Well, the capper I guess was this past weekend’s race in Talladega, typically one of the wildest and highest speed races, where a combination of engine restrictor plates and aerodynamic tricks get together to make the cars run pretty much in a pack. The only way to get ahead most of the time is bump drafting, where the back car pushes the car in front, making them both move faster. After a terrible wreck at the end of the last race here, NASCAR outlawed this practice this time out. The results? Well, let’s just say that the drivers showed than about 450 out of the 500 miles of the race was meaningless, and paraded around single file in a freight train so dull that driver Tony Stewart was heard asking his crew to tell him something interesting so he didn’t fall asleep. The ABC commentators for the race could obviously see this race has turned into a snoozer, and rather than deny the truth, they repeated over and over the fact that NASCAR had diddled with the rules to make this happen.
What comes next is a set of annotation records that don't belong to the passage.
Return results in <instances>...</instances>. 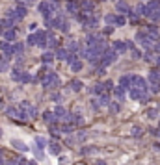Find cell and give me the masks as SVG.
<instances>
[{
  "label": "cell",
  "mask_w": 160,
  "mask_h": 165,
  "mask_svg": "<svg viewBox=\"0 0 160 165\" xmlns=\"http://www.w3.org/2000/svg\"><path fill=\"white\" fill-rule=\"evenodd\" d=\"M41 85L47 87V89H52V87H58L60 85V76L54 72H47L43 78H41Z\"/></svg>",
  "instance_id": "6da1fadb"
},
{
  "label": "cell",
  "mask_w": 160,
  "mask_h": 165,
  "mask_svg": "<svg viewBox=\"0 0 160 165\" xmlns=\"http://www.w3.org/2000/svg\"><path fill=\"white\" fill-rule=\"evenodd\" d=\"M136 41H138V43H140L142 46H145V48L149 50L151 46L155 45V41H156V39H153V37L149 35L147 32H138V35H136Z\"/></svg>",
  "instance_id": "7a4b0ae2"
},
{
  "label": "cell",
  "mask_w": 160,
  "mask_h": 165,
  "mask_svg": "<svg viewBox=\"0 0 160 165\" xmlns=\"http://www.w3.org/2000/svg\"><path fill=\"white\" fill-rule=\"evenodd\" d=\"M115 58H117V52H115L114 48H112V50H104L102 56H101V65L106 67V65H110V63H114Z\"/></svg>",
  "instance_id": "3957f363"
},
{
  "label": "cell",
  "mask_w": 160,
  "mask_h": 165,
  "mask_svg": "<svg viewBox=\"0 0 160 165\" xmlns=\"http://www.w3.org/2000/svg\"><path fill=\"white\" fill-rule=\"evenodd\" d=\"M130 98L132 100H140V102H145L147 100V91H143V89H136V87H130Z\"/></svg>",
  "instance_id": "277c9868"
},
{
  "label": "cell",
  "mask_w": 160,
  "mask_h": 165,
  "mask_svg": "<svg viewBox=\"0 0 160 165\" xmlns=\"http://www.w3.org/2000/svg\"><path fill=\"white\" fill-rule=\"evenodd\" d=\"M130 87H136V89H143V91H147V82H145L142 76H132Z\"/></svg>",
  "instance_id": "5b68a950"
},
{
  "label": "cell",
  "mask_w": 160,
  "mask_h": 165,
  "mask_svg": "<svg viewBox=\"0 0 160 165\" xmlns=\"http://www.w3.org/2000/svg\"><path fill=\"white\" fill-rule=\"evenodd\" d=\"M20 108L24 109L26 117H30V119H34V117H37V109L34 108L32 104H28V102H23V104H20Z\"/></svg>",
  "instance_id": "8992f818"
},
{
  "label": "cell",
  "mask_w": 160,
  "mask_h": 165,
  "mask_svg": "<svg viewBox=\"0 0 160 165\" xmlns=\"http://www.w3.org/2000/svg\"><path fill=\"white\" fill-rule=\"evenodd\" d=\"M37 46H41V48H45V46L48 45V33L47 32H43V30H39L37 33Z\"/></svg>",
  "instance_id": "52a82bcc"
},
{
  "label": "cell",
  "mask_w": 160,
  "mask_h": 165,
  "mask_svg": "<svg viewBox=\"0 0 160 165\" xmlns=\"http://www.w3.org/2000/svg\"><path fill=\"white\" fill-rule=\"evenodd\" d=\"M0 50L4 52L6 58H9L13 54V45H9V41H0Z\"/></svg>",
  "instance_id": "ba28073f"
},
{
  "label": "cell",
  "mask_w": 160,
  "mask_h": 165,
  "mask_svg": "<svg viewBox=\"0 0 160 165\" xmlns=\"http://www.w3.org/2000/svg\"><path fill=\"white\" fill-rule=\"evenodd\" d=\"M11 145H13V148L20 150V152H26V150H28V145H26L23 139H11Z\"/></svg>",
  "instance_id": "9c48e42d"
},
{
  "label": "cell",
  "mask_w": 160,
  "mask_h": 165,
  "mask_svg": "<svg viewBox=\"0 0 160 165\" xmlns=\"http://www.w3.org/2000/svg\"><path fill=\"white\" fill-rule=\"evenodd\" d=\"M114 50H115L117 54L127 52V50H129V43H123V41H115V43H114Z\"/></svg>",
  "instance_id": "30bf717a"
},
{
  "label": "cell",
  "mask_w": 160,
  "mask_h": 165,
  "mask_svg": "<svg viewBox=\"0 0 160 165\" xmlns=\"http://www.w3.org/2000/svg\"><path fill=\"white\" fill-rule=\"evenodd\" d=\"M34 141H36V147H37L39 150H43L45 147H48V141L45 139L43 135H36V139H34Z\"/></svg>",
  "instance_id": "8fae6325"
},
{
  "label": "cell",
  "mask_w": 160,
  "mask_h": 165,
  "mask_svg": "<svg viewBox=\"0 0 160 165\" xmlns=\"http://www.w3.org/2000/svg\"><path fill=\"white\" fill-rule=\"evenodd\" d=\"M48 150H50V154H54V156H58V154L61 152V147L58 145L56 141H52V143H48Z\"/></svg>",
  "instance_id": "7c38bea8"
},
{
  "label": "cell",
  "mask_w": 160,
  "mask_h": 165,
  "mask_svg": "<svg viewBox=\"0 0 160 165\" xmlns=\"http://www.w3.org/2000/svg\"><path fill=\"white\" fill-rule=\"evenodd\" d=\"M43 119H45V122H48V124H52L54 121H58V117L54 115V111H45V113H43Z\"/></svg>",
  "instance_id": "4fadbf2b"
},
{
  "label": "cell",
  "mask_w": 160,
  "mask_h": 165,
  "mask_svg": "<svg viewBox=\"0 0 160 165\" xmlns=\"http://www.w3.org/2000/svg\"><path fill=\"white\" fill-rule=\"evenodd\" d=\"M130 84H132V76H121V80H119V85L121 87L130 89Z\"/></svg>",
  "instance_id": "5bb4252c"
},
{
  "label": "cell",
  "mask_w": 160,
  "mask_h": 165,
  "mask_svg": "<svg viewBox=\"0 0 160 165\" xmlns=\"http://www.w3.org/2000/svg\"><path fill=\"white\" fill-rule=\"evenodd\" d=\"M117 11H119V13H130V8H129L127 2L119 0V2H117Z\"/></svg>",
  "instance_id": "9a60e30c"
},
{
  "label": "cell",
  "mask_w": 160,
  "mask_h": 165,
  "mask_svg": "<svg viewBox=\"0 0 160 165\" xmlns=\"http://www.w3.org/2000/svg\"><path fill=\"white\" fill-rule=\"evenodd\" d=\"M4 37H6V41H15L17 32L13 30V28H9V30H6V32H4Z\"/></svg>",
  "instance_id": "2e32d148"
},
{
  "label": "cell",
  "mask_w": 160,
  "mask_h": 165,
  "mask_svg": "<svg viewBox=\"0 0 160 165\" xmlns=\"http://www.w3.org/2000/svg\"><path fill=\"white\" fill-rule=\"evenodd\" d=\"M149 80H151V84H160V71H151Z\"/></svg>",
  "instance_id": "e0dca14e"
},
{
  "label": "cell",
  "mask_w": 160,
  "mask_h": 165,
  "mask_svg": "<svg viewBox=\"0 0 160 165\" xmlns=\"http://www.w3.org/2000/svg\"><path fill=\"white\" fill-rule=\"evenodd\" d=\"M54 58H56V54H52V52H43V56H41V59H43L45 63H50V61H54Z\"/></svg>",
  "instance_id": "ac0fdd59"
},
{
  "label": "cell",
  "mask_w": 160,
  "mask_h": 165,
  "mask_svg": "<svg viewBox=\"0 0 160 165\" xmlns=\"http://www.w3.org/2000/svg\"><path fill=\"white\" fill-rule=\"evenodd\" d=\"M114 93H115V97H117V100H123V98H125V87H121V85H117V87L114 89Z\"/></svg>",
  "instance_id": "d6986e66"
},
{
  "label": "cell",
  "mask_w": 160,
  "mask_h": 165,
  "mask_svg": "<svg viewBox=\"0 0 160 165\" xmlns=\"http://www.w3.org/2000/svg\"><path fill=\"white\" fill-rule=\"evenodd\" d=\"M11 80L20 82V80H23V72H20L19 69H13V71H11Z\"/></svg>",
  "instance_id": "ffe728a7"
},
{
  "label": "cell",
  "mask_w": 160,
  "mask_h": 165,
  "mask_svg": "<svg viewBox=\"0 0 160 165\" xmlns=\"http://www.w3.org/2000/svg\"><path fill=\"white\" fill-rule=\"evenodd\" d=\"M23 52H24V45H23V43H15V45H13V54L20 56Z\"/></svg>",
  "instance_id": "44dd1931"
},
{
  "label": "cell",
  "mask_w": 160,
  "mask_h": 165,
  "mask_svg": "<svg viewBox=\"0 0 160 165\" xmlns=\"http://www.w3.org/2000/svg\"><path fill=\"white\" fill-rule=\"evenodd\" d=\"M67 56H69V52H67L65 48H58V50H56V58H58V59H67Z\"/></svg>",
  "instance_id": "7402d4cb"
},
{
  "label": "cell",
  "mask_w": 160,
  "mask_h": 165,
  "mask_svg": "<svg viewBox=\"0 0 160 165\" xmlns=\"http://www.w3.org/2000/svg\"><path fill=\"white\" fill-rule=\"evenodd\" d=\"M82 9H84V13H88V15H89V13L93 11V4L86 0V2H82Z\"/></svg>",
  "instance_id": "603a6c76"
},
{
  "label": "cell",
  "mask_w": 160,
  "mask_h": 165,
  "mask_svg": "<svg viewBox=\"0 0 160 165\" xmlns=\"http://www.w3.org/2000/svg\"><path fill=\"white\" fill-rule=\"evenodd\" d=\"M67 11L69 13H78V4L76 2H67Z\"/></svg>",
  "instance_id": "cb8c5ba5"
},
{
  "label": "cell",
  "mask_w": 160,
  "mask_h": 165,
  "mask_svg": "<svg viewBox=\"0 0 160 165\" xmlns=\"http://www.w3.org/2000/svg\"><path fill=\"white\" fill-rule=\"evenodd\" d=\"M97 102H99V106H108L110 104V98H108V95H101Z\"/></svg>",
  "instance_id": "d4e9b609"
},
{
  "label": "cell",
  "mask_w": 160,
  "mask_h": 165,
  "mask_svg": "<svg viewBox=\"0 0 160 165\" xmlns=\"http://www.w3.org/2000/svg\"><path fill=\"white\" fill-rule=\"evenodd\" d=\"M147 33H149L153 39H158V30H156V26H149V28H147Z\"/></svg>",
  "instance_id": "484cf974"
},
{
  "label": "cell",
  "mask_w": 160,
  "mask_h": 165,
  "mask_svg": "<svg viewBox=\"0 0 160 165\" xmlns=\"http://www.w3.org/2000/svg\"><path fill=\"white\" fill-rule=\"evenodd\" d=\"M95 26H97V19L95 17L86 19V28H95Z\"/></svg>",
  "instance_id": "4316f807"
},
{
  "label": "cell",
  "mask_w": 160,
  "mask_h": 165,
  "mask_svg": "<svg viewBox=\"0 0 160 165\" xmlns=\"http://www.w3.org/2000/svg\"><path fill=\"white\" fill-rule=\"evenodd\" d=\"M71 89H73V91H80V89H82V82L80 80H73L71 82Z\"/></svg>",
  "instance_id": "83f0119b"
},
{
  "label": "cell",
  "mask_w": 160,
  "mask_h": 165,
  "mask_svg": "<svg viewBox=\"0 0 160 165\" xmlns=\"http://www.w3.org/2000/svg\"><path fill=\"white\" fill-rule=\"evenodd\" d=\"M71 69H73L75 72L82 71V61H78V59H76V61H73V63H71Z\"/></svg>",
  "instance_id": "f1b7e54d"
},
{
  "label": "cell",
  "mask_w": 160,
  "mask_h": 165,
  "mask_svg": "<svg viewBox=\"0 0 160 165\" xmlns=\"http://www.w3.org/2000/svg\"><path fill=\"white\" fill-rule=\"evenodd\" d=\"M8 59H9V58H6V56L0 59V72H4L6 69H8Z\"/></svg>",
  "instance_id": "f546056e"
},
{
  "label": "cell",
  "mask_w": 160,
  "mask_h": 165,
  "mask_svg": "<svg viewBox=\"0 0 160 165\" xmlns=\"http://www.w3.org/2000/svg\"><path fill=\"white\" fill-rule=\"evenodd\" d=\"M13 22H15V20H13V19H4L2 20V26H4V28H13Z\"/></svg>",
  "instance_id": "4dcf8cb0"
},
{
  "label": "cell",
  "mask_w": 160,
  "mask_h": 165,
  "mask_svg": "<svg viewBox=\"0 0 160 165\" xmlns=\"http://www.w3.org/2000/svg\"><path fill=\"white\" fill-rule=\"evenodd\" d=\"M104 84H95V87H93V93H99V95H102L104 93Z\"/></svg>",
  "instance_id": "1f68e13d"
},
{
  "label": "cell",
  "mask_w": 160,
  "mask_h": 165,
  "mask_svg": "<svg viewBox=\"0 0 160 165\" xmlns=\"http://www.w3.org/2000/svg\"><path fill=\"white\" fill-rule=\"evenodd\" d=\"M54 115H56V117H58V119H61V117H64V115H65V109H64V108H61V106H58L56 109H54Z\"/></svg>",
  "instance_id": "d6a6232c"
},
{
  "label": "cell",
  "mask_w": 160,
  "mask_h": 165,
  "mask_svg": "<svg viewBox=\"0 0 160 165\" xmlns=\"http://www.w3.org/2000/svg\"><path fill=\"white\" fill-rule=\"evenodd\" d=\"M61 121H64V122H73V121H75V115H73V113H67V111H65V115L61 117Z\"/></svg>",
  "instance_id": "836d02e7"
},
{
  "label": "cell",
  "mask_w": 160,
  "mask_h": 165,
  "mask_svg": "<svg viewBox=\"0 0 160 165\" xmlns=\"http://www.w3.org/2000/svg\"><path fill=\"white\" fill-rule=\"evenodd\" d=\"M26 43H28V45H37V35H36V33H32V35H28V39H26Z\"/></svg>",
  "instance_id": "e575fe53"
},
{
  "label": "cell",
  "mask_w": 160,
  "mask_h": 165,
  "mask_svg": "<svg viewBox=\"0 0 160 165\" xmlns=\"http://www.w3.org/2000/svg\"><path fill=\"white\" fill-rule=\"evenodd\" d=\"M115 17H117V15H106V17H104V20H106V24H115Z\"/></svg>",
  "instance_id": "d590c367"
},
{
  "label": "cell",
  "mask_w": 160,
  "mask_h": 165,
  "mask_svg": "<svg viewBox=\"0 0 160 165\" xmlns=\"http://www.w3.org/2000/svg\"><path fill=\"white\" fill-rule=\"evenodd\" d=\"M76 59H78V58H76V54H75V52H71V54H69V56H67V59H65V61H67L69 65H71L73 61H76Z\"/></svg>",
  "instance_id": "8d00e7d4"
},
{
  "label": "cell",
  "mask_w": 160,
  "mask_h": 165,
  "mask_svg": "<svg viewBox=\"0 0 160 165\" xmlns=\"http://www.w3.org/2000/svg\"><path fill=\"white\" fill-rule=\"evenodd\" d=\"M48 45H50V46H56L58 45V41H56V37H54L52 33H48Z\"/></svg>",
  "instance_id": "74e56055"
},
{
  "label": "cell",
  "mask_w": 160,
  "mask_h": 165,
  "mask_svg": "<svg viewBox=\"0 0 160 165\" xmlns=\"http://www.w3.org/2000/svg\"><path fill=\"white\" fill-rule=\"evenodd\" d=\"M125 24V17L123 15H117L115 17V26H123Z\"/></svg>",
  "instance_id": "f35d334b"
},
{
  "label": "cell",
  "mask_w": 160,
  "mask_h": 165,
  "mask_svg": "<svg viewBox=\"0 0 160 165\" xmlns=\"http://www.w3.org/2000/svg\"><path fill=\"white\" fill-rule=\"evenodd\" d=\"M69 50L76 52V50H78V43H76V41H71V43H69Z\"/></svg>",
  "instance_id": "ab89813d"
},
{
  "label": "cell",
  "mask_w": 160,
  "mask_h": 165,
  "mask_svg": "<svg viewBox=\"0 0 160 165\" xmlns=\"http://www.w3.org/2000/svg\"><path fill=\"white\" fill-rule=\"evenodd\" d=\"M136 13H138V15H145V6H143V4H140V6L136 8Z\"/></svg>",
  "instance_id": "60d3db41"
},
{
  "label": "cell",
  "mask_w": 160,
  "mask_h": 165,
  "mask_svg": "<svg viewBox=\"0 0 160 165\" xmlns=\"http://www.w3.org/2000/svg\"><path fill=\"white\" fill-rule=\"evenodd\" d=\"M110 111L117 113V111H119V104H115V102H114V104H110Z\"/></svg>",
  "instance_id": "b9f144b4"
},
{
  "label": "cell",
  "mask_w": 160,
  "mask_h": 165,
  "mask_svg": "<svg viewBox=\"0 0 160 165\" xmlns=\"http://www.w3.org/2000/svg\"><path fill=\"white\" fill-rule=\"evenodd\" d=\"M132 135H142V128H138V126H134V128H132Z\"/></svg>",
  "instance_id": "7bdbcfd3"
},
{
  "label": "cell",
  "mask_w": 160,
  "mask_h": 165,
  "mask_svg": "<svg viewBox=\"0 0 160 165\" xmlns=\"http://www.w3.org/2000/svg\"><path fill=\"white\" fill-rule=\"evenodd\" d=\"M30 80H32L30 74H28V72H23V80H20V82H30Z\"/></svg>",
  "instance_id": "ee69618b"
},
{
  "label": "cell",
  "mask_w": 160,
  "mask_h": 165,
  "mask_svg": "<svg viewBox=\"0 0 160 165\" xmlns=\"http://www.w3.org/2000/svg\"><path fill=\"white\" fill-rule=\"evenodd\" d=\"M156 109H149V117H151V119H155V117H156Z\"/></svg>",
  "instance_id": "f6af8a7d"
},
{
  "label": "cell",
  "mask_w": 160,
  "mask_h": 165,
  "mask_svg": "<svg viewBox=\"0 0 160 165\" xmlns=\"http://www.w3.org/2000/svg\"><path fill=\"white\" fill-rule=\"evenodd\" d=\"M151 48H153V50H155V52H160V43H155V45H153V46H151Z\"/></svg>",
  "instance_id": "bcb514c9"
},
{
  "label": "cell",
  "mask_w": 160,
  "mask_h": 165,
  "mask_svg": "<svg viewBox=\"0 0 160 165\" xmlns=\"http://www.w3.org/2000/svg\"><path fill=\"white\" fill-rule=\"evenodd\" d=\"M104 87H106V89H112V87H114V84L108 80V82H104Z\"/></svg>",
  "instance_id": "7dc6e473"
},
{
  "label": "cell",
  "mask_w": 160,
  "mask_h": 165,
  "mask_svg": "<svg viewBox=\"0 0 160 165\" xmlns=\"http://www.w3.org/2000/svg\"><path fill=\"white\" fill-rule=\"evenodd\" d=\"M64 132H65V134H71L73 128H71V126H64Z\"/></svg>",
  "instance_id": "c3c4849f"
},
{
  "label": "cell",
  "mask_w": 160,
  "mask_h": 165,
  "mask_svg": "<svg viewBox=\"0 0 160 165\" xmlns=\"http://www.w3.org/2000/svg\"><path fill=\"white\" fill-rule=\"evenodd\" d=\"M52 100H54V102H60L61 97H60V95H52Z\"/></svg>",
  "instance_id": "681fc988"
},
{
  "label": "cell",
  "mask_w": 160,
  "mask_h": 165,
  "mask_svg": "<svg viewBox=\"0 0 160 165\" xmlns=\"http://www.w3.org/2000/svg\"><path fill=\"white\" fill-rule=\"evenodd\" d=\"M95 165H106V161H97Z\"/></svg>",
  "instance_id": "f907efd6"
},
{
  "label": "cell",
  "mask_w": 160,
  "mask_h": 165,
  "mask_svg": "<svg viewBox=\"0 0 160 165\" xmlns=\"http://www.w3.org/2000/svg\"><path fill=\"white\" fill-rule=\"evenodd\" d=\"M0 33H4V28H2V26H0Z\"/></svg>",
  "instance_id": "816d5d0a"
},
{
  "label": "cell",
  "mask_w": 160,
  "mask_h": 165,
  "mask_svg": "<svg viewBox=\"0 0 160 165\" xmlns=\"http://www.w3.org/2000/svg\"><path fill=\"white\" fill-rule=\"evenodd\" d=\"M0 137H2V128H0Z\"/></svg>",
  "instance_id": "f5cc1de1"
}]
</instances>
Well, it seems that NASCAR doesn’t like when someone points out the obvious: NASCAR got all huffy and spokesman Ramsey Poston said that “ABC missed a lot of very good racing”.
News flash Mr Poston: There was no good racing. For the first 400-450 miles, it was follow the leader, let’s not use up our equipment, throttle off cruising so painful to watch, it was beyond understanding. The only thing that saved the race for most of the “fans” was that in the last 5 laps, the aero package and rules came together to destroy pretty much half the field in two seperate wrecks that both involved violent rollovers.
Don’t get made an ABC, they told the truth. NASCAR (or is that NAPCAR) needs to wake up and smell the coffee, look at all the empty seats and closed seating sections at the tracks, and remember that “it’s the racing stupid”, before they are shrunk back to being a regional series without national coverage. Ratings are down for a reason, and it isn’t because ABC says you are boring.